Die Rückstände dieser Medikamente werden teils ausgeschieden und belasten das Ökosystem der Meere. Bei Stichproben stossen unabhängige Labors aber immer wieder auf Rückstände von Antibiotika im Fleisch der Fische und Garnelen.
Trotz der Verabreichung von Medikamenten sind die Tiere immer wieder von Krankheiten befallen. Zuchtfische, die aus den Käfigen in das offene Meer fliehen können, breiten die Krankheiten aber auch auf ihre frei lebenden Artgenossen aus und dezimieren so den Wildbestand.
Wildlachse legen normalerweise Tausende Kilometer zurück.
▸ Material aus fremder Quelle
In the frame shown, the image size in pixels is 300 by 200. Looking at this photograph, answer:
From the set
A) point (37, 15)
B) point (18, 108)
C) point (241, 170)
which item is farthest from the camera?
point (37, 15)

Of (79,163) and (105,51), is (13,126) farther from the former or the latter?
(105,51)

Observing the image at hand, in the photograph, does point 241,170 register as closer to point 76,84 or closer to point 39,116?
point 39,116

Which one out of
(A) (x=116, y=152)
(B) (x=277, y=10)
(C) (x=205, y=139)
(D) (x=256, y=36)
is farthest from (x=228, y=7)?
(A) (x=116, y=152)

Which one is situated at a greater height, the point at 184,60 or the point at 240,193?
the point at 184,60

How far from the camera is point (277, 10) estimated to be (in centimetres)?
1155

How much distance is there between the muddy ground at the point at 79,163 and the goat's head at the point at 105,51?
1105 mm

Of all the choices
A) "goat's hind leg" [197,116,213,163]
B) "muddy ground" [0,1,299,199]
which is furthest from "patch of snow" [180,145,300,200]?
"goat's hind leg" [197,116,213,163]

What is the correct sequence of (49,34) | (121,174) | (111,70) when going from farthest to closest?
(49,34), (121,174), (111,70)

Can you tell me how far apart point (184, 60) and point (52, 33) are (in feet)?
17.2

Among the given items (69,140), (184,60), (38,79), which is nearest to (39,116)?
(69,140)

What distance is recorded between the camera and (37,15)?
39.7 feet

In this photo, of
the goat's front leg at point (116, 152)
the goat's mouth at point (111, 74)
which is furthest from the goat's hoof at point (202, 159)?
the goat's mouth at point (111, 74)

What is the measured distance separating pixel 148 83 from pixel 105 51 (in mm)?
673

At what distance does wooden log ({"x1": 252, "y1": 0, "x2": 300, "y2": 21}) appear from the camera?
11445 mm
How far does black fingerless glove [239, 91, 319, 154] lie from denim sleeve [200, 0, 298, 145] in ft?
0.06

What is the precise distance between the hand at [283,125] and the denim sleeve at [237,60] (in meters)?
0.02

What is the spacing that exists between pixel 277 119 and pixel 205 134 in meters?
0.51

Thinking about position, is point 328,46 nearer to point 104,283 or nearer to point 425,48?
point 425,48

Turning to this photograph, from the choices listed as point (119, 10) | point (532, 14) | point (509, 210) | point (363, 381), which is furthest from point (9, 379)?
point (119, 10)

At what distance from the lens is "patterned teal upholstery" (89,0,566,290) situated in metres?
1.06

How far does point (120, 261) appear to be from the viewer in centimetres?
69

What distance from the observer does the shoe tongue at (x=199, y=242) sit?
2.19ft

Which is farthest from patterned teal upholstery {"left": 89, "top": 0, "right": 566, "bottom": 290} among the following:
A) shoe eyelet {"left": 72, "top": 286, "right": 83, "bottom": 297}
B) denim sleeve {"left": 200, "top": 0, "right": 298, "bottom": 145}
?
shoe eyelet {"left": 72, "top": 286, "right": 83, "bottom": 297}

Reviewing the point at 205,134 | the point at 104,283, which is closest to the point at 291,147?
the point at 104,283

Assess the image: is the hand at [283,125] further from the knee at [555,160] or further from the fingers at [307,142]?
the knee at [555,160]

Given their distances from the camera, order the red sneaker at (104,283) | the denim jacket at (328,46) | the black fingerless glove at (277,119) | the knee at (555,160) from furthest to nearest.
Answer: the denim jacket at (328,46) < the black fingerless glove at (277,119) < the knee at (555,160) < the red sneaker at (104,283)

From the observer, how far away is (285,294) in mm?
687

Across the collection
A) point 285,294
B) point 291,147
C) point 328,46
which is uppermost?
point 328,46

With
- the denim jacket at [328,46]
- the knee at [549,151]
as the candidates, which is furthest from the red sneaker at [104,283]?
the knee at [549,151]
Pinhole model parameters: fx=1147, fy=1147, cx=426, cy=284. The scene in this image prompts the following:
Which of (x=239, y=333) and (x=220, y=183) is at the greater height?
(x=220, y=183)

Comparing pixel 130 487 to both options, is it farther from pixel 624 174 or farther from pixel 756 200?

Die Haltung in den Käfigen der Zuchtfarmen ist so unnatürlich, dass auch ihr Fleisch dadurch nicht mehr rosa erscheinen würde (wie es die Konsumenten gewohnt sind), deshalb werden dem Futter meist künstliche Farbstoffe zugefügt.
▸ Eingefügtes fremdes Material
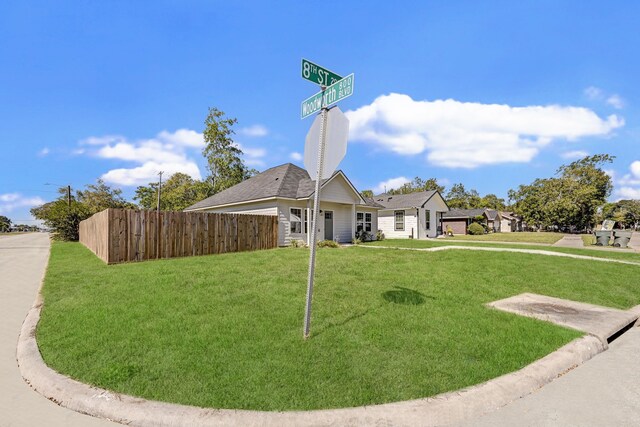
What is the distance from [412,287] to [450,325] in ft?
6.93

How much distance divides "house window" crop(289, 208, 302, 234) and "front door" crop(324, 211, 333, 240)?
2312 mm

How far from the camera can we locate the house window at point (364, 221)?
23781 mm

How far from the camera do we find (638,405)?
278 centimetres

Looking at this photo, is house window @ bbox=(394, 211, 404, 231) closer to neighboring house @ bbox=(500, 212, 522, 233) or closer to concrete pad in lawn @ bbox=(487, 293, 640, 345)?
concrete pad in lawn @ bbox=(487, 293, 640, 345)

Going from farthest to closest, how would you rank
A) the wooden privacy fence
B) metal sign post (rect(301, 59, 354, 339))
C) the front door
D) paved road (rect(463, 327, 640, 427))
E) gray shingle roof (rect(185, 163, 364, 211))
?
1. the front door
2. gray shingle roof (rect(185, 163, 364, 211))
3. the wooden privacy fence
4. metal sign post (rect(301, 59, 354, 339))
5. paved road (rect(463, 327, 640, 427))

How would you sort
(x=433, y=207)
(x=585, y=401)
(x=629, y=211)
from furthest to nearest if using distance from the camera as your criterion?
(x=629, y=211) < (x=433, y=207) < (x=585, y=401)

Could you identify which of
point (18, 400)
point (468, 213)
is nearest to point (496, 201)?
point (468, 213)

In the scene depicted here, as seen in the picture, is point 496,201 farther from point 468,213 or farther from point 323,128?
point 323,128

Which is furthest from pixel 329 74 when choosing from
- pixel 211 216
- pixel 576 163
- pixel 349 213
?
pixel 576 163

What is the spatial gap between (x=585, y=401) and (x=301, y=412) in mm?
2600

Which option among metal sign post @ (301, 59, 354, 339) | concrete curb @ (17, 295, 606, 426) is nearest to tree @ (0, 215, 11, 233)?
concrete curb @ (17, 295, 606, 426)

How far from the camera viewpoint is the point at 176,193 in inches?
1786

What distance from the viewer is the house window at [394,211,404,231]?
2914 cm

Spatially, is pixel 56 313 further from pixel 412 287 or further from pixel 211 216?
pixel 211 216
Wie noch vor einigen Jahren beim Fleisch wird den Konsumenten nun beim Fisch vorgegaukelt, dass es sich dabei um ein gesundes und lebensnotwendiges Nahrungsmittel handelt. Bei genauerer Betrachtung bietet aber der Fischkonsum weder gesundheitliche noch ökologische Vorteile. Vielmehr entsprechen die Probleme bei der industriellen Fischzucht jeder anderen Form der Massentierhaltung – auch hier wird ein Lebewesen wider seinem natürlichen Verhalten gefangen gehalten und für den menschlichen Verzehr gemästet, gequält und getötet.